Output the line containing "With the options" and all subsequent lines of the listing below, copied exactly, with no other lines.
——————
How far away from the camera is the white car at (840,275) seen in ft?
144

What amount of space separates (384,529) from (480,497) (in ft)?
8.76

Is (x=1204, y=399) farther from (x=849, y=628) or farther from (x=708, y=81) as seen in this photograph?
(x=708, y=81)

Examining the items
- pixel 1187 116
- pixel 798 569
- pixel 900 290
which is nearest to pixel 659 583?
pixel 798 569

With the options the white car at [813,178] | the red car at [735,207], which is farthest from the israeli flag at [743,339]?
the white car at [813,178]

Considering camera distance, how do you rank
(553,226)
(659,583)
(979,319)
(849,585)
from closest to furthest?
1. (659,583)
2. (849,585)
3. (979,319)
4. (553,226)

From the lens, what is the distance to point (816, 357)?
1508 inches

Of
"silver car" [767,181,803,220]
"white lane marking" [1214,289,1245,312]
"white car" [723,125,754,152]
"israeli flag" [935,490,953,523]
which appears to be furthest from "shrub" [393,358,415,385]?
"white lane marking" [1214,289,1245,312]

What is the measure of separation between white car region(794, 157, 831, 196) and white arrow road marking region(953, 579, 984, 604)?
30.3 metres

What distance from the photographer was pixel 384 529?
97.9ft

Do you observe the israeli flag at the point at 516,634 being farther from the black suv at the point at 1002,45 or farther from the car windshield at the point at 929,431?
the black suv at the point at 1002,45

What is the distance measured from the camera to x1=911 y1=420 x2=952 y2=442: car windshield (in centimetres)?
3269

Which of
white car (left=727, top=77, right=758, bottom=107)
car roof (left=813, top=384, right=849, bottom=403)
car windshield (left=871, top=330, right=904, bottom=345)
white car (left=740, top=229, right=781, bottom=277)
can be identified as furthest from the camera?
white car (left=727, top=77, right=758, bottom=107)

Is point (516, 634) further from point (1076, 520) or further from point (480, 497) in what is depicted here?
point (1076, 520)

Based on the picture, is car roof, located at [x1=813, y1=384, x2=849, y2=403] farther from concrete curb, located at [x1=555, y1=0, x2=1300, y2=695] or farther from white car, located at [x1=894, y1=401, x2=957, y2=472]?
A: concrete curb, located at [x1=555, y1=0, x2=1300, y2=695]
——————
• **RESULT OF THIS TASK**:
With the options the white car at [813,178] | the red car at [735,207], which is farthest from the israeli flag at [743,339]?
the white car at [813,178]

Considering camera distance, how do you rank
(553,226)
(659,583)
(979,319)
(849,585)
from closest to furthest?
1. (659,583)
2. (849,585)
3. (979,319)
4. (553,226)

From the lens, what is the distance to point (816, 357)?
1508 inches

Of
"silver car" [767,181,803,220]
"white lane marking" [1214,289,1245,312]
"white car" [723,125,754,152]
"israeli flag" [935,490,953,523]
which appears to be furthest from "shrub" [393,358,415,385]?
"white lane marking" [1214,289,1245,312]

What is the measure of separation between white car region(794, 157, 831, 196) and white arrow road marking region(953, 579, 984, 604)?
30.3 metres

What distance from the photographer was pixel 384 529?
97.9ft

Do you observe the israeli flag at the point at 516,634 being farther from the black suv at the point at 1002,45 or farther from the car windshield at the point at 929,431?
the black suv at the point at 1002,45

What is the distance measured from the camera to x1=911 y1=420 x2=952 y2=442: car windshield (in centimetres)?
3269

Which of
white car (left=727, top=77, right=758, bottom=107)
car roof (left=813, top=384, right=849, bottom=403)
car windshield (left=871, top=330, right=904, bottom=345)
white car (left=740, top=229, right=781, bottom=277)
can be identified as furthest from the camera?
white car (left=727, top=77, right=758, bottom=107)

Is point (516, 634) further from point (1076, 520) or further from point (480, 497) in what is depicted here?
point (1076, 520)

Based on the picture, is car roof, located at [x1=813, y1=384, x2=849, y2=403] farther from concrete curb, located at [x1=555, y1=0, x2=1300, y2=695] or farther from white car, located at [x1=894, y1=401, x2=957, y2=472]?
A: concrete curb, located at [x1=555, y1=0, x2=1300, y2=695]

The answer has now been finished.